Drake stirred uneasily. “You don’t want to think about killing yourself while you’re tripping. The dope talks, not you.”

I
talk,” he said. “Answer me.”
“I can’t. I don’t know what will happen to your ‘soul’ if you commit suicide. I do, however, know what will happen to your body. It will rot.”
Startled by this idea, he looked down at his hands again. Obligingly, they seemed to crack and molder in front of his gaze, making him think of that Poe story, “The Strange Case of M. Valdemar.” Quite a night. Poe and Lovecraft. A. Gordon Pym, anyone? How about Abdul Allhazred, the Mad Arab? He looked up, a little disconcerted, but not really daunted.
“What’s your body doing?” Drake asked.
“Huh?” He frowned, trying to parse sense from the question.
“There are two trips,” Drake said. “A head trip and a body trip. Do you feel nauseated? Achey? Sick in any way?”

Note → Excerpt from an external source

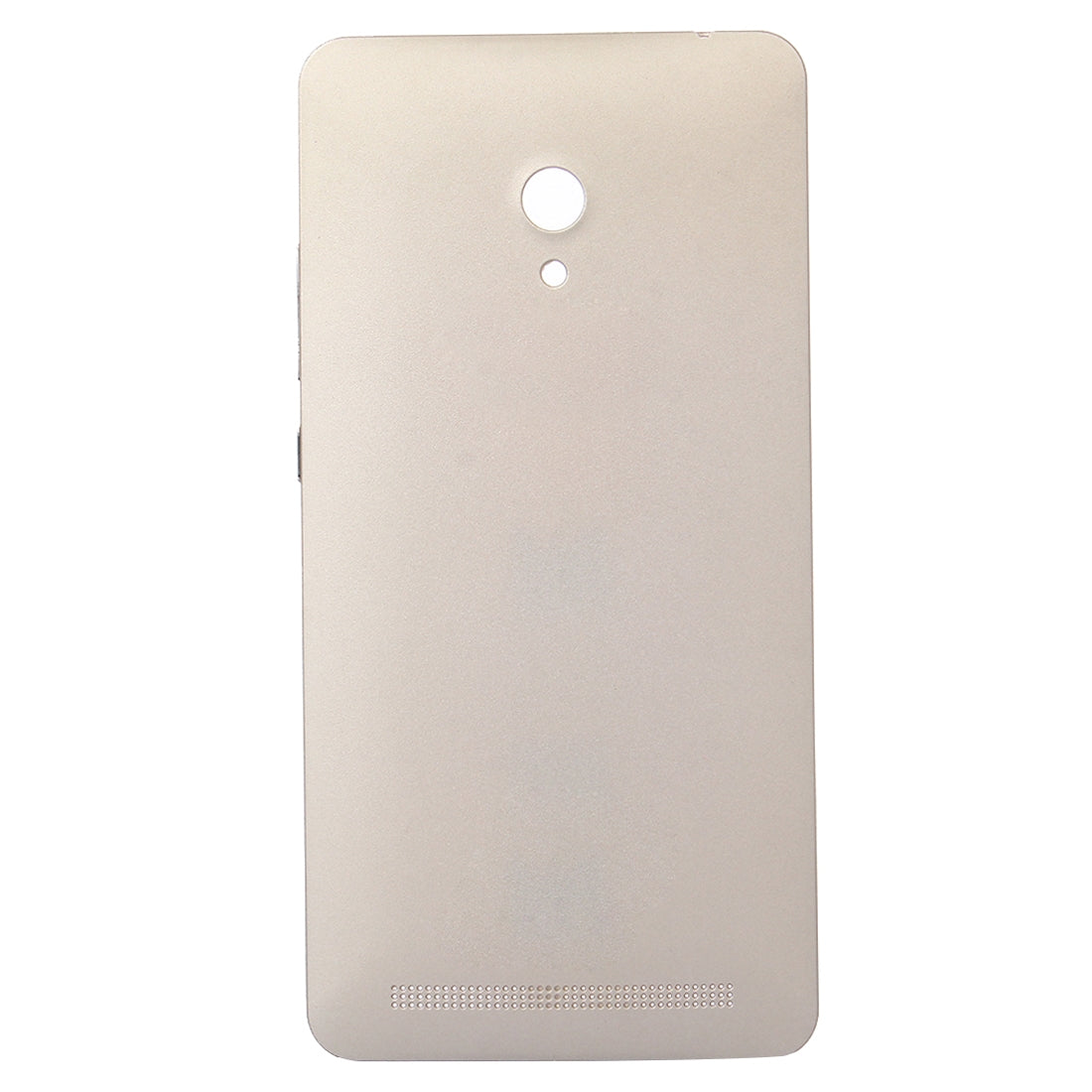 Back Battery Cover for ASUS ZenFone 6  Gold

He consulted his body. “No,” he said. “I just feel ... busy.” He laughed a little at the word, and Drake smiled It was a good word to describe how he felt. His body seemed very active, even still. Rather light, but not ethereal. In fact, he had never felt so
fleshy,
so conscious of the way his mental processes and physical body were webbed together. There was no parting them. You couldn’t peel one away from the other. You were stuck with it, baby. Integration. Entropy. The idea burst over him like a quick tropical sunrise. He sat chewing it over in light of his current situation, trying to make out the pattern, if there was one. But—
“But there’s the soul,” he said aloud.
“What about the soul?” Drake asked pleasantly.
“If you kill the brain, you kill the body,” he said slowly. “And vice versa. But what happens to your soul? There’s the wild card, Fa ... Mr. Drake.”